Balanced against this complexity is the capability of the human brain. The biophysicist cites research that has found that the human brain can only process seven pieces of data at a time and quotes a 1938 assessment of brain research by Emerson Pugh: “If the human brain were so simple that we could understand it, we would be so simple that we couldn’t.”

That is where robot scientists like ABE and Adam come in, Wikswo argues. They have the potential for both generating and analyzing the tremendous amounts of data required to really understand how biological systems work and predict how they will react to different conditions.

Co-evolution

“We set out to work with robots, but our path took us, through many twists and turns, to automating science,” said Hod Lipson at the Creative Machines Lab at Cornell University.

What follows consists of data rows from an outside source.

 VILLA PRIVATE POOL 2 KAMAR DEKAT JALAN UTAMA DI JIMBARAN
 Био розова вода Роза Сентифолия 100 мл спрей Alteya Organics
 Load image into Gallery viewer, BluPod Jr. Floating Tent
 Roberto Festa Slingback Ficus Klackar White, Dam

His starting point was an attempt to breed robot control systems using an approach modeled on natural selection, instead of having a programmer code in all the steps. Individual programming had largely broken down as robots became more complex because the robots didn’t perform correctly without extensive and time-consuming debugging.

Lipson used genetic programming for the breeding process. It involves starting with the basic components of a robot, randomly combining them in millions of different configurations and then testing how well they perform by a specific criterion, such as how fast they can move. The designs that work the best are then randomly combined and tested. These steps are repeated until it produces a design that is acceptable. However, this process also proved to be too slow.

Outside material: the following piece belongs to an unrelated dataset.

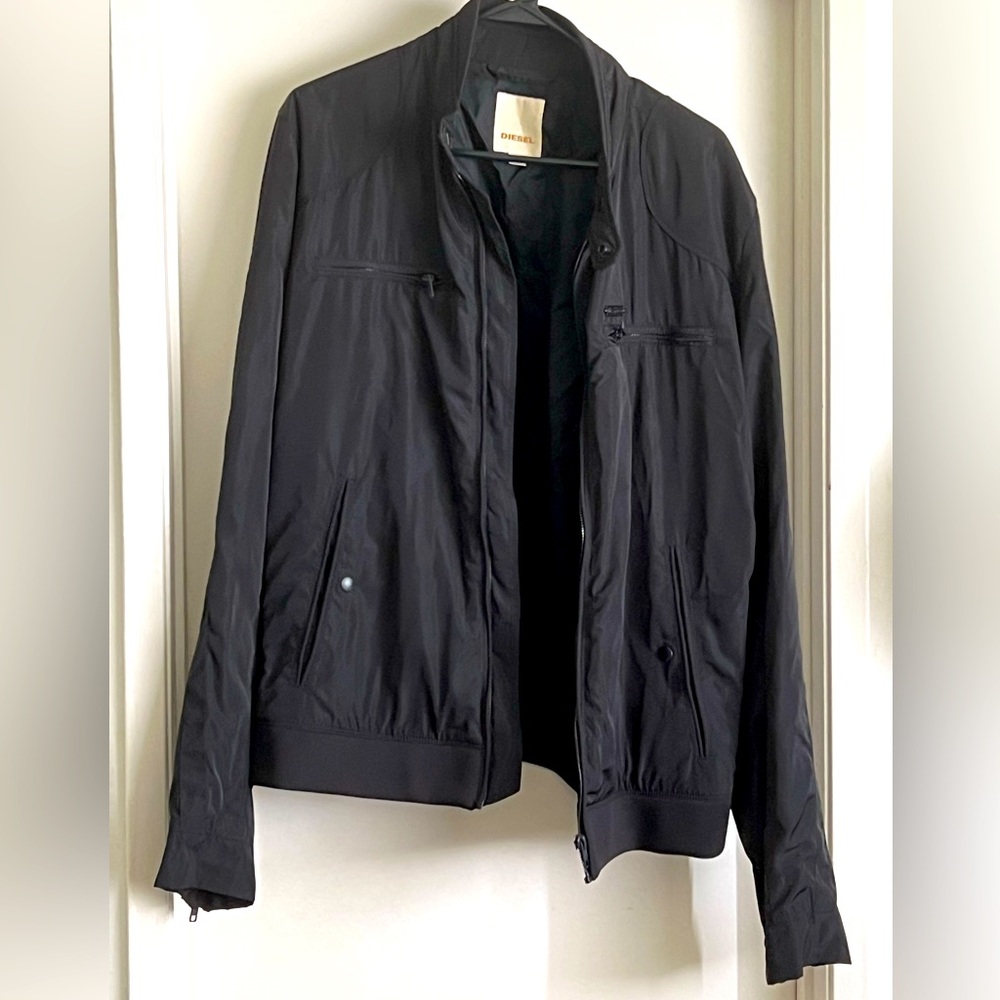XL diesel jacket black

So Lipson combined the breeding and the debugging processes in an approach he calls co-evolution. He started with a crude simulator, used it to design a robot, tested the design, and studied how it failed. He used this information to improve the simulator so that it could predict the failure. Then he used the improved simulator to design another robot, tested the design, watched how it failed and improved the simulator once again. Repeating these steps of co-evolving simulators and robots produced increasingly competent designs, he found.

After proving that co-evolution works for robot design, Lipson realized that it could be generalized to solve other problems. Specifically, he adapted it for the mathematical process of curve fitting, more generally called symbolic regression. This involves deriving equations that can describe various data sets. Lipson’s software package, Eureqa, proved to be extremely successful. As the word got around, he began getting requests for copies of the program and decided to make it into a citizen science project, available for anyone to download on the Internet.

“Today, it has more than 20,000 users. People are using it to solve problems in a wide variety of areas including traffic, business and neighborhood problems,” Lipson said. Wikswo says this approach will give scientists the ability to control biological systems even if they can’t completely explain how they work, and will allow for developing significantly improved drugs and other therapies.